-- SET OF TASKS --
**1.** Retype the Hotstar passage from "On 30 December" to "in South Korea.".
**2.** Answer the following questions using the Hotstar passage:
(a) On what date did Hotstar launch in the United Kingdom?
(b) On what date did Disney announce that it would phase out Hotstar in the US?
(c) Which two channels were rebranded as Star Gold Romance and Star Gold Thrills?
**3.** State whether each statement below agrees with the Hotstar passage, and quote the words of the passage that decide each case.
(a) Hotstar launched in Singapore after Disney+ had already launched there.
(b) The date for shutting down Hotstar in the US was moved earlier than first announced.
(c) The closure of Star World in India was also to close the Star Movies channels.

-- DOCUMENT --
####
In April 2020, the Walt Disney Company merged Hotstar with Disney+ in India to form Disney+ Hotstar with Hotstar operating independently and coexisting with Disney+ in Canada and US, since it launched on 4 September 2017; the United Kingdom on 13 September 2018; and Singapore on 4 November 2020, prior to the launch of Disney+ in the country.

On 30 December 2020, Disney announced that the Star branding would be replaced with Utsav from 1 February in the Netherlands, with the Utsav Gold, Utsav Plus and Utsav Bharat branding launching in the UK on 22 January 2021. Star Vijay's international feed also changed a new logo based with Utsav Network in yellow colour and rebranded as Vijay TV around the world on that same day. Utsav Network separated into Star Gold, Plus and Bharat also launched in South Korea.

On 31 August 2021, Disney announced that it would phase out Hotstar in the US and move all content into Hulu and ESPN+. Initially, it was announced that the service would shut down in the US by late 2022, until it got moved to an earlier date on 30 November 2021.

On 18 October 2021, Disney and Star announced that they would exit from the English general entertainment industry and that they would close down Star World and Star World Premiere in India originally planned by 30 November 2021 (although the Star Movies channels, alongside Disney International HD would not be affected). The Bangla and Marathi feeds of Star Sports 1 also closed on the same day. Meanwhile, the Star Gold brand expanded with the launch of an HD simulcast of Star Gold 2 that replaced UTV HD, alongside the rebranding of UTV Movies and UTV Action as Star Gold Romance and Star Gold Thrills. Star Movies Select HD, Star Movies Hindi, and Star Movies Tamil were also to be launched as SD simulcasts of Star Movies, becoming the first niche premium English movie channel in India to do so. However, a delay in TRAI's new tariff order, followed by protests from digital cable operators and multi-system operators, caused the plans to be postponed until mid-March 2023.
####
Source records
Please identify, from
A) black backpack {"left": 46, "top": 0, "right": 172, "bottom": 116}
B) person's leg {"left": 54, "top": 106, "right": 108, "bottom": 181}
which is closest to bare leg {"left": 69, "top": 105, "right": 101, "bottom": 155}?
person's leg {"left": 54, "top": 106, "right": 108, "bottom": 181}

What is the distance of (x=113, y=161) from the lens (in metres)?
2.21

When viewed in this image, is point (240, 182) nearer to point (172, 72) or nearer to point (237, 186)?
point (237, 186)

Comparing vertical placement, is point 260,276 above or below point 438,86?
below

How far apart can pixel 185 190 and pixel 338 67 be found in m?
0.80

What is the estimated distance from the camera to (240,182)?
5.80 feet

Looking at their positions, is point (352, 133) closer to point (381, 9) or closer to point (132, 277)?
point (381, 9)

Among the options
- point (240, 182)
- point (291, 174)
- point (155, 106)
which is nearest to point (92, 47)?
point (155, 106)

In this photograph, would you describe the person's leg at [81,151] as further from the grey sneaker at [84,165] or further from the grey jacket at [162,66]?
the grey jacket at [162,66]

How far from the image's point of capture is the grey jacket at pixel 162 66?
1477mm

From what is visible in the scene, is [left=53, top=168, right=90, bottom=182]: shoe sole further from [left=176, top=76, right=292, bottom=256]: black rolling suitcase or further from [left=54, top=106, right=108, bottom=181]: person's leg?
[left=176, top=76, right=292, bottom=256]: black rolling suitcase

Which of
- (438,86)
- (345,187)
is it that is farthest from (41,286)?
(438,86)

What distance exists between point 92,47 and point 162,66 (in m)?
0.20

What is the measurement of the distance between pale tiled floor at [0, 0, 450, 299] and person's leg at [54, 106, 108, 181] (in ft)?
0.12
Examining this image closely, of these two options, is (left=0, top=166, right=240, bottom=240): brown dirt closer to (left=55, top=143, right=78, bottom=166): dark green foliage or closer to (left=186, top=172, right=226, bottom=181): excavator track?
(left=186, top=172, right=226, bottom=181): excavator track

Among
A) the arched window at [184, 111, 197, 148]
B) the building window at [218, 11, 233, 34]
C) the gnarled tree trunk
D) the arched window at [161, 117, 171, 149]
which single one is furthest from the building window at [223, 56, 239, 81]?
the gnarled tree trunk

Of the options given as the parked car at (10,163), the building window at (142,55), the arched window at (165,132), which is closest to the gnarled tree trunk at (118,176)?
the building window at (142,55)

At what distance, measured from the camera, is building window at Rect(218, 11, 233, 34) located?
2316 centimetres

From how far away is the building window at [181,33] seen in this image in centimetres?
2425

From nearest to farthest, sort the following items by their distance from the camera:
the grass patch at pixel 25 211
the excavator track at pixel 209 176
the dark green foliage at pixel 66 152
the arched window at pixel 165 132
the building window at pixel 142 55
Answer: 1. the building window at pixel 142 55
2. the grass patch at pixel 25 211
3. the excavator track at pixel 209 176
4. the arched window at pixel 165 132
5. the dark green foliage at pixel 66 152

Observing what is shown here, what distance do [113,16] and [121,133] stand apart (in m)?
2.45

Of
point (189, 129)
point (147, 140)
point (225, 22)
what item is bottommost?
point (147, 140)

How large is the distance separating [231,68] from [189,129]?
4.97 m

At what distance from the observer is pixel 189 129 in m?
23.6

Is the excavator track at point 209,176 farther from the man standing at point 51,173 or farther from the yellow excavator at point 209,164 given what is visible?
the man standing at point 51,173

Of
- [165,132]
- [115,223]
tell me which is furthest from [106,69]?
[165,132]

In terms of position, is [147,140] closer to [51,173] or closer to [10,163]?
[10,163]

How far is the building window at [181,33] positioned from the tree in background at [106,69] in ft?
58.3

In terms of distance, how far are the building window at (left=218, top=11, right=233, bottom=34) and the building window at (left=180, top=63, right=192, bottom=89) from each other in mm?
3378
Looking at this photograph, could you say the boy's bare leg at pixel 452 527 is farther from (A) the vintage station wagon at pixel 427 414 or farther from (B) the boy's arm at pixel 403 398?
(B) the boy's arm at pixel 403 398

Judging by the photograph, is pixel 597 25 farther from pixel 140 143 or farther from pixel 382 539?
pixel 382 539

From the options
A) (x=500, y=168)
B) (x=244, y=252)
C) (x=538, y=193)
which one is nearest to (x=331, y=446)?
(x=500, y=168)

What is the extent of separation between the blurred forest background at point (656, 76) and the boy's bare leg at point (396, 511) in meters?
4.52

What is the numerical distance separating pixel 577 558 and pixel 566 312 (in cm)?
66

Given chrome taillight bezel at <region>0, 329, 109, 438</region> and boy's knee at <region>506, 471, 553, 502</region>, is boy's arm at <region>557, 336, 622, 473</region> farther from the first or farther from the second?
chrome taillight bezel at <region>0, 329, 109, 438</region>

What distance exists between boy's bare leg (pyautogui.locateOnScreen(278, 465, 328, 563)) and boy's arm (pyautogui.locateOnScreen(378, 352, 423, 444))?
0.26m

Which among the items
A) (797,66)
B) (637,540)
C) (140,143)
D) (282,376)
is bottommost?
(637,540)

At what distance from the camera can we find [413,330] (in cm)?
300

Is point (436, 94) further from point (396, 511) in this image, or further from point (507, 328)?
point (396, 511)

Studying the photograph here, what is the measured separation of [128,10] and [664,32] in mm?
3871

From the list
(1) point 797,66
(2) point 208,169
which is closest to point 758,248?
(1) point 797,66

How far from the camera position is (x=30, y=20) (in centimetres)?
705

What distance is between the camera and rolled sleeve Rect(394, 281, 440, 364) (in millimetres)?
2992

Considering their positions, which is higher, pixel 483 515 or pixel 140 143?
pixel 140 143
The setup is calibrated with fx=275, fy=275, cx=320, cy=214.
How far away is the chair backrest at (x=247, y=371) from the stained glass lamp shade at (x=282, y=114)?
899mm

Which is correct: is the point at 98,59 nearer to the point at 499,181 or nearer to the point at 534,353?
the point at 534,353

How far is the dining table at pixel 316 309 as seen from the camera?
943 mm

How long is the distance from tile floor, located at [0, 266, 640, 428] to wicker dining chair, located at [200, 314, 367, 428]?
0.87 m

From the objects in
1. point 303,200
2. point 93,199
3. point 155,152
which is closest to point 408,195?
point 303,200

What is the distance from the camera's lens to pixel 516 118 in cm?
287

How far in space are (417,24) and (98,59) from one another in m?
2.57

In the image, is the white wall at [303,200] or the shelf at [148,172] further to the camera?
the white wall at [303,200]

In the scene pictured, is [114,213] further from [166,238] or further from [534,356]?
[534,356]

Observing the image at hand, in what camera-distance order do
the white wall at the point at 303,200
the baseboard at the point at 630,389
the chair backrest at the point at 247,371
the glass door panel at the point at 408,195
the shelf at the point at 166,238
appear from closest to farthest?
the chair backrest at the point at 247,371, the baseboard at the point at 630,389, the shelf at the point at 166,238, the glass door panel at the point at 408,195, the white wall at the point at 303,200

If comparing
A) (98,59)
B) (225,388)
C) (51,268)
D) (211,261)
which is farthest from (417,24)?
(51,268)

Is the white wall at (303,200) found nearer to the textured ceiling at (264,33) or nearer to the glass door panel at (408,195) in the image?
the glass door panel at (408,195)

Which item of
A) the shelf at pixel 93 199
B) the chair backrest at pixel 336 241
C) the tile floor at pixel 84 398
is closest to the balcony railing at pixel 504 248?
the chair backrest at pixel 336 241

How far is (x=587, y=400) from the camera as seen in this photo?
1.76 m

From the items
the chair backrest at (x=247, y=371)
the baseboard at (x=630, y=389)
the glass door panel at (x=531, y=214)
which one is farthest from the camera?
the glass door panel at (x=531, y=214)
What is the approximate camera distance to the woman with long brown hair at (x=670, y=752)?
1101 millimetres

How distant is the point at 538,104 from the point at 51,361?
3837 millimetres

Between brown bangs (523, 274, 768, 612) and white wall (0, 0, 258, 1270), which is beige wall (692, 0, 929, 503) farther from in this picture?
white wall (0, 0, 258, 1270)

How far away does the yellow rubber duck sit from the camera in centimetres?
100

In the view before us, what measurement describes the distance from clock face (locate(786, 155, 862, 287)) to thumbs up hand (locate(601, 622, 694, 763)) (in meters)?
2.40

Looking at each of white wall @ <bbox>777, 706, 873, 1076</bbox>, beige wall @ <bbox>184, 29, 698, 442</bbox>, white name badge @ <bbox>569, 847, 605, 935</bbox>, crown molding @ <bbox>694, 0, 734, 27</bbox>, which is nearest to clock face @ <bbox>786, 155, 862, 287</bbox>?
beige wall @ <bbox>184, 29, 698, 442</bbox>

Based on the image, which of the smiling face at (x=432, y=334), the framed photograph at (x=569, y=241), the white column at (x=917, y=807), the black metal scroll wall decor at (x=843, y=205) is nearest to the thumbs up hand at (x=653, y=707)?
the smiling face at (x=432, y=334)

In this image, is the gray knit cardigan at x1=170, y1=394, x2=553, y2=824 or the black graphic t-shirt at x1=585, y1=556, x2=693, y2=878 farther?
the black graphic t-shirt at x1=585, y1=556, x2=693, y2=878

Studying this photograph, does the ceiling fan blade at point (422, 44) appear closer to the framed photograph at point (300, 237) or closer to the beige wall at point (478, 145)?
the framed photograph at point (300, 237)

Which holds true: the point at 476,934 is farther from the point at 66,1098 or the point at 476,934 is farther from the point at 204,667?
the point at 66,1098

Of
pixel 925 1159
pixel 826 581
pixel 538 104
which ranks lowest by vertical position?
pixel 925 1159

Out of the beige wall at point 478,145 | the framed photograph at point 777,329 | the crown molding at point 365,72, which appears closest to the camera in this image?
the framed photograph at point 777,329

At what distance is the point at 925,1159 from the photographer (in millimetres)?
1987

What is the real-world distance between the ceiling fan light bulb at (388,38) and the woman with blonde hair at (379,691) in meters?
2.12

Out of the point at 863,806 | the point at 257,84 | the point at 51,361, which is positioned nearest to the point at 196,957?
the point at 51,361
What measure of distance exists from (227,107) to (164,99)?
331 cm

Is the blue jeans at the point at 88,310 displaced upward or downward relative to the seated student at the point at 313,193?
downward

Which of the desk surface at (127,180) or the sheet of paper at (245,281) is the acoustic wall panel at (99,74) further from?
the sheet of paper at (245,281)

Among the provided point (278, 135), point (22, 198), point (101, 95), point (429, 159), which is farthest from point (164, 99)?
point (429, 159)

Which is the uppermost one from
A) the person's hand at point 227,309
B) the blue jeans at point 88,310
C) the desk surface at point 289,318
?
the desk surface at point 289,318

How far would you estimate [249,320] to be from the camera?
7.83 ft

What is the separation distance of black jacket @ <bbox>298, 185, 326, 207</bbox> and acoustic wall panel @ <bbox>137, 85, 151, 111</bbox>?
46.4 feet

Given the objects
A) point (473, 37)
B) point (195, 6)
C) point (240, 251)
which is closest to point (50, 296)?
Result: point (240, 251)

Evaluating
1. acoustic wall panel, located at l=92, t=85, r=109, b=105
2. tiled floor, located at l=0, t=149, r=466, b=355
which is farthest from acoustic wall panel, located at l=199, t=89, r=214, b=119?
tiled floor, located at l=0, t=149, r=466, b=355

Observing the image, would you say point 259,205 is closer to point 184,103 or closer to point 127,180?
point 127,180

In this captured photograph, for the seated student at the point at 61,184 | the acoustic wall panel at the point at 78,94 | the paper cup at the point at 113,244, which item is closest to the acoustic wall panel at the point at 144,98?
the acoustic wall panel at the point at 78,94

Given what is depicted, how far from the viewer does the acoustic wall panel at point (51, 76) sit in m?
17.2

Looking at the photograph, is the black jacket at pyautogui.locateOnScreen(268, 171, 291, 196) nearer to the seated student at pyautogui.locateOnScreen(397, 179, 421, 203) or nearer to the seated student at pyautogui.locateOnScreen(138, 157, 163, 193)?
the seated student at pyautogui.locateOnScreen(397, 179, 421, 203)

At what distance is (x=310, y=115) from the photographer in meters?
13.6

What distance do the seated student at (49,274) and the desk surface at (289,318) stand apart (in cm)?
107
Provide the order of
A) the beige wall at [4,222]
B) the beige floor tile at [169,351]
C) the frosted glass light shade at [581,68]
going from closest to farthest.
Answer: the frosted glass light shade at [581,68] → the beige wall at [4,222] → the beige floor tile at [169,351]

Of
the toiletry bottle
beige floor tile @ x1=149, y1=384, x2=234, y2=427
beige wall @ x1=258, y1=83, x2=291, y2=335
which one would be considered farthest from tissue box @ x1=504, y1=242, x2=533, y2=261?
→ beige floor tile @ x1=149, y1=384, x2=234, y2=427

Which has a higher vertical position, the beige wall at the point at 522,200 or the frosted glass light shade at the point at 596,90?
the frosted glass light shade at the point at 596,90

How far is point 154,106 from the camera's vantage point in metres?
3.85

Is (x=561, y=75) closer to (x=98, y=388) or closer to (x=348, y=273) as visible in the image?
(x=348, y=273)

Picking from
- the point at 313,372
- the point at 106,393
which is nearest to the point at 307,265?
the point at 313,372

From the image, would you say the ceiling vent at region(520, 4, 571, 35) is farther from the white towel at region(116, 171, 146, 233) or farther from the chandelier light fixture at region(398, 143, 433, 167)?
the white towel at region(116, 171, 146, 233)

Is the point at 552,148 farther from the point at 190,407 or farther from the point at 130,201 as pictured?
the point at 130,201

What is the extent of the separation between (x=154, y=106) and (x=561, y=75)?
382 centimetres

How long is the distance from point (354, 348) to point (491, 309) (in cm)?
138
####
-- TASK ANSWERS --
**1.**
On 30 December 2020, Disney announced that the Star branding would be replaced with Utsav from 1 February in the Netherlands, with the Utsav Gold, Utsav Plus and Utsav Bharat branding launching in the UK on 22 January 2021. Star Vijay's international feed also changed a new logo based with Utsav Network in yellow colour and rebranded as Vijay TV around the world on that same day. Utsav Network separated into Star Gold, Plus and Bharat also launched in South Korea.

**2.**
(a) 13 September 2018
(b) 31 August 2021
(c) UTV Movies and UTV Action

**3.**
(a) No: "on 4 November 2020, prior to the launch of Disney+ in the country"
(b) Yes: "until it got moved to an earlier date on 30 November 2021"
(c) No: "although the Star Movies channels, alongside Disney International HD would not be affected"